UZH physicists developed, constructed and installed a new detector in the CMS-Experiment at CERN. The new high precision part constructed at the Physics Institute will be crucial for physics beyond the standard model.

Researchers from the University of Zurich Physics Institute, led by Prof. Florencia Canelli and Prof. Ben Kilminster, are excited today as a sophisticated detector they helped produce is installed in the heart of a mammoth, 15-meter diameter experiment at the Large Hadron Collider at CERN.  The big experiment is CMS (Compact Muon Solenoid), and consists of a range of detector systems designed to detect all the known quantum particles and forces of the universe, including the newly-discovered Higgs boson.   Their new detector, called the "barrel pixel" detector, is a 30-centimeter diameter cylinder with the capability of recording billions of proton interactions per second.  

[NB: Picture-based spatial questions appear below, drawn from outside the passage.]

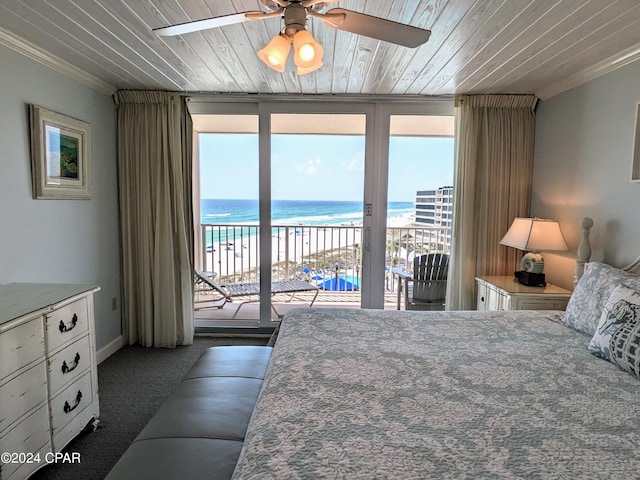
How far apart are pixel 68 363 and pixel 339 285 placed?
11.1 ft

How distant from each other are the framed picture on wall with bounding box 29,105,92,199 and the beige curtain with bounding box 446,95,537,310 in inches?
119

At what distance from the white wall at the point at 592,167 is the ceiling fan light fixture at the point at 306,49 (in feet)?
6.63

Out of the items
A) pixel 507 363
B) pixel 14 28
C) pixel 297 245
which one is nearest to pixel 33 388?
pixel 14 28

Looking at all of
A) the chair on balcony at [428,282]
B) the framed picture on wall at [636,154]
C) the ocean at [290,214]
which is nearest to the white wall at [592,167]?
the framed picture on wall at [636,154]

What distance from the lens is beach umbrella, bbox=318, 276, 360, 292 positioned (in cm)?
485

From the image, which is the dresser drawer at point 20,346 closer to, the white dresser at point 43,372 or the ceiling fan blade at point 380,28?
the white dresser at point 43,372

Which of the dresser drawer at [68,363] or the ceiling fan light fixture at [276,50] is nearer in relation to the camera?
the ceiling fan light fixture at [276,50]

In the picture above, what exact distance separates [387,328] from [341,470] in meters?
1.10

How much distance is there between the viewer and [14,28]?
6.56 ft

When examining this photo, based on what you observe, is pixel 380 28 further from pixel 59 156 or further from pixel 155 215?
pixel 155 215

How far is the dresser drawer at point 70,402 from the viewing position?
5.88ft

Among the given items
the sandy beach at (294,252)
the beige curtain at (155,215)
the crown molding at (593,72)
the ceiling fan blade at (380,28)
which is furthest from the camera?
the sandy beach at (294,252)

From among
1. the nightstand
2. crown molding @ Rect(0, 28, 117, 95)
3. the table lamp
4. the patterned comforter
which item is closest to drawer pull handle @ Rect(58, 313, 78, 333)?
the patterned comforter

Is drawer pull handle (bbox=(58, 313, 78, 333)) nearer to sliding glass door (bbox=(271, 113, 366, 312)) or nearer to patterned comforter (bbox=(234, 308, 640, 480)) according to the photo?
patterned comforter (bbox=(234, 308, 640, 480))
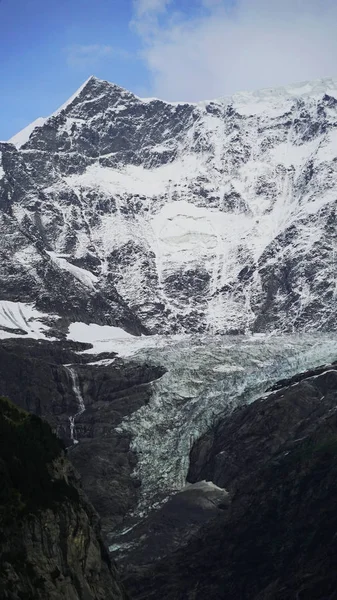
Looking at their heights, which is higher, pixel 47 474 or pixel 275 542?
pixel 47 474

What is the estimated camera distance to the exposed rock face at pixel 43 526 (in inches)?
5002

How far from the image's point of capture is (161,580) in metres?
194

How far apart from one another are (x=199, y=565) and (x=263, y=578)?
15.3 m

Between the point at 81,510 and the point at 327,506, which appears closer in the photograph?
the point at 81,510

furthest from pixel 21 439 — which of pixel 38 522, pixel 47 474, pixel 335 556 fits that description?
pixel 335 556

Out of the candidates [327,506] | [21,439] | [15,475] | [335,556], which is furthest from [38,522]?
[327,506]

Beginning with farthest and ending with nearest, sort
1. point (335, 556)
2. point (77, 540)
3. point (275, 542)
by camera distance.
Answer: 1. point (275, 542)
2. point (335, 556)
3. point (77, 540)

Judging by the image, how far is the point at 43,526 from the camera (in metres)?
136

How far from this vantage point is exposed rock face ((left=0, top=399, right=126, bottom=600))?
417 ft

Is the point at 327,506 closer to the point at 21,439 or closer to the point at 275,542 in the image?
the point at 275,542

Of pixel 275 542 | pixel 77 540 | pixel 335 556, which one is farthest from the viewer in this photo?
pixel 275 542

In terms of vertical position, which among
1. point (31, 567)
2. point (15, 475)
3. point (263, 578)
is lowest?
point (263, 578)

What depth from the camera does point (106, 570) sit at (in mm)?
148375

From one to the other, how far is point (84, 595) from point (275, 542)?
6138 centimetres
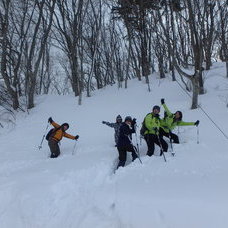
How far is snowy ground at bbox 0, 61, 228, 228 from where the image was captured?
5992 millimetres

Prof. Kilminster explains, "The goal of CMS is to find the breaking point of the laws of physics. The new barrel pixel detector makes precise measurements of particles that exist for only 0.000 000 000 001 second, and could help reveal the point at which our current set of equations that transform matter and energy no longer work."

Smallest but most important

Canelli
Florencia Canelli discussing a part of the new barrel detector. Copyright Jos Schmid.

Although the barrel pixel detector is the smallest detector in CMS, it produces most of the measurements.  Every time protons cross in CMS, a hundred million pixels are checked for the tell-tale sign of charged particles traveling through.  As Prof. Canelli describes, "the barrel pixel detector is like a camera with a 100 Mpixels that takes 40 million photos per second."   The new detector provides CMS with improved capabilities in handling the intense data rates being provided by the LHC, and reconstructs the trajectory of the hundreds of charged particles produced in each proton collision with precisions down to 10 micrometers.  Such particles can be the telltale sign of new phenomena such as extra dimensions or forces. 

The UZH group has assembled and tested the system for controlling and powering the detector sensors, reading out the high rate data, and cooling the detector and electronics.  This work has been done by PhD students,  post docs, scientists, and engineers and technicians from the Physics Institute over the last 5 years.   Four system cylinders, filled with hundreds of electronics components and laser drivers, have been built, and precisely tested so that the 100 million detector channels will perform properly and be synchronized down to the nanosecond. 

The new barrel pixel detector will be essential in helping the CMS experiment uncover the possible breaking point of the laws of physics over the next decade.